━━ SUPPLIED ENTRIES

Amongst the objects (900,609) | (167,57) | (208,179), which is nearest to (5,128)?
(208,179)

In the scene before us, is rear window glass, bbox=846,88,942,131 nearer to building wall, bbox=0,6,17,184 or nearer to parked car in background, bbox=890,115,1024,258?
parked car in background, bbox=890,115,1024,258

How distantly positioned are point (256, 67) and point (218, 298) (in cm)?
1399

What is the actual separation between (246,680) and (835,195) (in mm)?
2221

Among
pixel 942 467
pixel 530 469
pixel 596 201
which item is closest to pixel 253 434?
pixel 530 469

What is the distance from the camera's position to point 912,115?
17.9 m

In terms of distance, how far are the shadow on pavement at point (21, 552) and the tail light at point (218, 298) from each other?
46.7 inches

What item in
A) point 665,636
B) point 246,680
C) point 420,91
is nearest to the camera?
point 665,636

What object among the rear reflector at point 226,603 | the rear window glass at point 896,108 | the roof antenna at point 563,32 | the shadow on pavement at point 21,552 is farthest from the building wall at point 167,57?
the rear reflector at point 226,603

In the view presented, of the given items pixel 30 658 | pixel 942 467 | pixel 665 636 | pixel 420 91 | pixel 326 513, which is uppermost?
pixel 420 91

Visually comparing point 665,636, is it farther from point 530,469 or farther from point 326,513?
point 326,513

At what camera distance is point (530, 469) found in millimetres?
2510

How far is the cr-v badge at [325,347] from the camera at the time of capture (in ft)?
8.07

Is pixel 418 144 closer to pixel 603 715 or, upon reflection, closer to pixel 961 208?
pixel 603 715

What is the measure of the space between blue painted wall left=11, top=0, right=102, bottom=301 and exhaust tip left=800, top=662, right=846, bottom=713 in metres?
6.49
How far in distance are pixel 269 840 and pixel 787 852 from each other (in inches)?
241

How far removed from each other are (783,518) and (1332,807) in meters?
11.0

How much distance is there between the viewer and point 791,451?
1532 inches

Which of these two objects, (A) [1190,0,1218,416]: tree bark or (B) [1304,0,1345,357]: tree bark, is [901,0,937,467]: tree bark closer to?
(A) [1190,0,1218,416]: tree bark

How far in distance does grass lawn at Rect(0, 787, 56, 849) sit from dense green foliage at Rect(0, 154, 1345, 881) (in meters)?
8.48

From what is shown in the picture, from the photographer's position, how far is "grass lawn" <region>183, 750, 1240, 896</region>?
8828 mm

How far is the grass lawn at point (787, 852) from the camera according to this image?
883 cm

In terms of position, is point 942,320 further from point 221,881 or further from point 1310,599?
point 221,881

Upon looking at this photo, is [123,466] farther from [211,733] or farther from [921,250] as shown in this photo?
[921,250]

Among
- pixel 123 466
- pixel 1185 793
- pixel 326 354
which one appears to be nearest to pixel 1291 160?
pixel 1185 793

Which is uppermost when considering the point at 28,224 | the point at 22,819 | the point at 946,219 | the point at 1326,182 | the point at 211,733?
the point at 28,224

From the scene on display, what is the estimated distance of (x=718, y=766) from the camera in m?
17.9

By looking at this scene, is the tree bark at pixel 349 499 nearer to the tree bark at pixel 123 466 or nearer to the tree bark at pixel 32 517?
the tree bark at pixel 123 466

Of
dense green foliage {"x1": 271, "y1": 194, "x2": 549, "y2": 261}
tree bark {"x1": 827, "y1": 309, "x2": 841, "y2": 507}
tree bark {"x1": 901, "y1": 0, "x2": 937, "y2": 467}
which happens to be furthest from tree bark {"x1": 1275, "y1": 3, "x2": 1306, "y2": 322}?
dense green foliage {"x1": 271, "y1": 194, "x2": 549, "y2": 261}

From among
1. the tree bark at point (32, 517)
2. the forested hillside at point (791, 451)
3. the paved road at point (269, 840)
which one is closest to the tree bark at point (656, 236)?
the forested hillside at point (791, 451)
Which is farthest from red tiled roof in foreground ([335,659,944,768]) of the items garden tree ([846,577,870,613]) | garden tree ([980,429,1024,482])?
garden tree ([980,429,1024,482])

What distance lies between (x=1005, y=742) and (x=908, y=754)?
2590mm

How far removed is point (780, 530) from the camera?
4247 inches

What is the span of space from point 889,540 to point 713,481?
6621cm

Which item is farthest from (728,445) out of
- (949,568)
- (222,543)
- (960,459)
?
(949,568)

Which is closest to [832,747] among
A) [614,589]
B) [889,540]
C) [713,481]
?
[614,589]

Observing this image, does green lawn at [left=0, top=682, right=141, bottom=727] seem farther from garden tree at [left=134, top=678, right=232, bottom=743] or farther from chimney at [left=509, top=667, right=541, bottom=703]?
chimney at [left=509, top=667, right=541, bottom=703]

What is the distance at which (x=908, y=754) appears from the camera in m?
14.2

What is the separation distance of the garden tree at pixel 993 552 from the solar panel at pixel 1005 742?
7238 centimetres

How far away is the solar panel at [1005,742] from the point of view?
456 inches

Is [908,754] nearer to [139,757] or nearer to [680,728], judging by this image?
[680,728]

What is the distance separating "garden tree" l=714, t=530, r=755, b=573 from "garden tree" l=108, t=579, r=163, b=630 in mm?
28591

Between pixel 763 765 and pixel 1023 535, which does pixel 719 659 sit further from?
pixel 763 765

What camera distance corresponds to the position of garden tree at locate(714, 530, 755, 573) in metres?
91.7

━━━━

Render everything from the line containing "Is [908,754] nearer" down to the final line as a Markdown table with the columns Row and Line. Number each row and omit blank lines.

| Row | Line |
|---|---|
| 1 | Is [908,754] nearer to [139,757] or nearer to [680,728], judging by this image? |
| 2 | [680,728] |
| 3 | What is the distance separating "garden tree" l=714, t=530, r=755, b=573 from "garden tree" l=108, t=579, r=163, b=630 in mm? |
| 4 | 28591 |
| 5 | Between pixel 763 765 and pixel 1023 535, which does pixel 719 659 sit further from? |
| 6 | pixel 763 765 |
| 7 | What camera distance corresponds to the position of garden tree at locate(714, 530, 755, 573) in metres? |
| 8 | 91.7 |